Minya court sentences 5 people to 15 years in prison for breaking curfew in 2013

The Minya Criminal Court has sentenced five purported Muslim Brotherhood members to 15 years in prison for violating the nationwide curfew imposed last August, the state-owned news site EgyNews reported on Monday.

The government imposed the curfew following the deadly dispersal of the Rabea al-Adaweya and Nahda Square sit-in camps that protested against former President Mohamed Morsi’s ouster. The curfew stayed in place from August 14 to November 12, 2013.

The Upper Egyptian city was hit particularly hard by the wave of unrest that swept the nation in the aftermath of the dispersal. The violence often targeted Minya’s significant Coptic population, with assailants attacking several churches and police stations throughout the city. The Muslim Brotherhood and the hardline conservative Islamist group Jama’a al-Islamiya were widely blamed for the surge in sectarianism.  

The Minya Criminal Court has gained international notoriety for the unprecedented harshness of its rulings in cases related to the violence. In April, the court sentenced 545 defendants to death for killing a police officer. Ultimately, the death penalty was only upheld for 37 of the defendants, while the remaining sentences were commuted to life in prison.

In May, the Brotherhood’s Supreme Guide Mohamed Badie and 682 others were also sentenced to death by this court, again for allegedly killing a police officer. That ruling is still pending judicial appeal.

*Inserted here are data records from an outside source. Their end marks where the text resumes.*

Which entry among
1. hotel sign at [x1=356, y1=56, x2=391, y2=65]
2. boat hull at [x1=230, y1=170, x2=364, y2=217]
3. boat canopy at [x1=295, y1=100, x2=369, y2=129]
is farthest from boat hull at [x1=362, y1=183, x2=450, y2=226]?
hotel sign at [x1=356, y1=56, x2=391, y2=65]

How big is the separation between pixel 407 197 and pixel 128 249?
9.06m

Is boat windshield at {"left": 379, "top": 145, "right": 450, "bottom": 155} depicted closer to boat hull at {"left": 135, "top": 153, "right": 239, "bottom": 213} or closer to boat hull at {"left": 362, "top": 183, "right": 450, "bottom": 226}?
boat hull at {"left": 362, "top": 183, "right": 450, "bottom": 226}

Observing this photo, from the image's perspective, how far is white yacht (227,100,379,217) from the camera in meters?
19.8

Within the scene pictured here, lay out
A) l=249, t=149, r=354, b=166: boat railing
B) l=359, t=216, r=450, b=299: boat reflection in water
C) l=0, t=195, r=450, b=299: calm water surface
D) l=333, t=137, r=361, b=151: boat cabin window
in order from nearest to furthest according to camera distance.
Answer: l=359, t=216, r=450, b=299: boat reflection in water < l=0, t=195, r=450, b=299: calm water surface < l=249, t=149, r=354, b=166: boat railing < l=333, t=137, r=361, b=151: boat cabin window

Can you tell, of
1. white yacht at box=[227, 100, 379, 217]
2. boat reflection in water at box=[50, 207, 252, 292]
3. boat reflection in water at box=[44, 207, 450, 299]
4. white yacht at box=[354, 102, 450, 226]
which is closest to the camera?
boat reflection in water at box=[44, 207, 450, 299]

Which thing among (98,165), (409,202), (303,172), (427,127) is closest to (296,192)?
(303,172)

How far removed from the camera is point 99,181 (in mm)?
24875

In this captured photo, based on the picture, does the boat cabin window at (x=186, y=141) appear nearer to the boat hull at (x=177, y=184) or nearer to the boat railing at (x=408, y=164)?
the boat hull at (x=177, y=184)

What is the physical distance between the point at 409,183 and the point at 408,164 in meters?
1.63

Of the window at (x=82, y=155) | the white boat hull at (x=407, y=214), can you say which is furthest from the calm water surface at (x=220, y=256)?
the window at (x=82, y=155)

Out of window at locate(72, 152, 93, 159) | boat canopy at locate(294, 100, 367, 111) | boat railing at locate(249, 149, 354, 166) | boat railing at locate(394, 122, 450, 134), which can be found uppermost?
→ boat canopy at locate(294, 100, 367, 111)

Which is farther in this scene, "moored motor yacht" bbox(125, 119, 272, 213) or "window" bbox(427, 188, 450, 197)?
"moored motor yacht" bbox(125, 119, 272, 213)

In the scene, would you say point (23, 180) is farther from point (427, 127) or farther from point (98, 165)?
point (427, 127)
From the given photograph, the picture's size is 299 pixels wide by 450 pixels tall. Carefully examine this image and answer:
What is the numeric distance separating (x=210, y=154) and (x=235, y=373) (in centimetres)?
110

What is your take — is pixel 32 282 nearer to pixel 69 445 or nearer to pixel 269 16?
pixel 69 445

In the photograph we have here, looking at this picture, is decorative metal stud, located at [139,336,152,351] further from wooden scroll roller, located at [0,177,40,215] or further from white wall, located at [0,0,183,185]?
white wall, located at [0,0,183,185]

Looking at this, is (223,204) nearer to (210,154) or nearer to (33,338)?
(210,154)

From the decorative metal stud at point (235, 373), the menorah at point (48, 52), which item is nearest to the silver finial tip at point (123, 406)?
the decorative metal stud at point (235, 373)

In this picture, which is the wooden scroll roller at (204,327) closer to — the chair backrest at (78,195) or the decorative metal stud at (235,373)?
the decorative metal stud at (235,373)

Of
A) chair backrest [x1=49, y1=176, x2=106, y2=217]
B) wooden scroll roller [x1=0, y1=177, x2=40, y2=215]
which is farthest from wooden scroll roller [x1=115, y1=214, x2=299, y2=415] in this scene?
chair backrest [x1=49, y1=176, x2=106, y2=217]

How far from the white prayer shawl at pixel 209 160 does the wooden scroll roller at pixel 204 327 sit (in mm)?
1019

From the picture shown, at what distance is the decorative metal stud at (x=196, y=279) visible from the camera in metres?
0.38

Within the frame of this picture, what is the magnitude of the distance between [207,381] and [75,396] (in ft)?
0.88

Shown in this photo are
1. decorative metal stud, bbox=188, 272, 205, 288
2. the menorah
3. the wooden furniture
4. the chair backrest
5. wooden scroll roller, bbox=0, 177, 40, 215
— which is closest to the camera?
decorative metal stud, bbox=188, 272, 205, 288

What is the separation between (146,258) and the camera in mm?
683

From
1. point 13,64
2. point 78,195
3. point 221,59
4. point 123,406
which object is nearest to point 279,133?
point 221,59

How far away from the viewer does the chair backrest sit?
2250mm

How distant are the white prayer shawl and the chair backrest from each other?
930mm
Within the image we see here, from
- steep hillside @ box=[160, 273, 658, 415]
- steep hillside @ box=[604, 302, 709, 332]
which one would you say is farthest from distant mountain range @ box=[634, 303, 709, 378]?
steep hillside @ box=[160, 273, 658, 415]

In addition to the death penalty, Badie has been sentenced to life in prison in three separate cases, and still awaits verdicts in other trials on similar charges of committing violent and terrorist acts.

Also on Monday, the Tanta prosecution detained four alleged Brotherhood members pending investigations into charges of rioting and possessing banners that “incited violence,” the state-owned Middle East News Agency (MENA) reported.

The banners bore the now-illegal icon of the four-finger salute to Rabea. The prosecutors said the defendants were also in possession of a digital camera.

Egypt's judges have issued more than 1,200 death sentences against opposition Islamists since Morsi's ouster. Lawyers representing Brotherhood leaders have decried the court proceedings as unfair.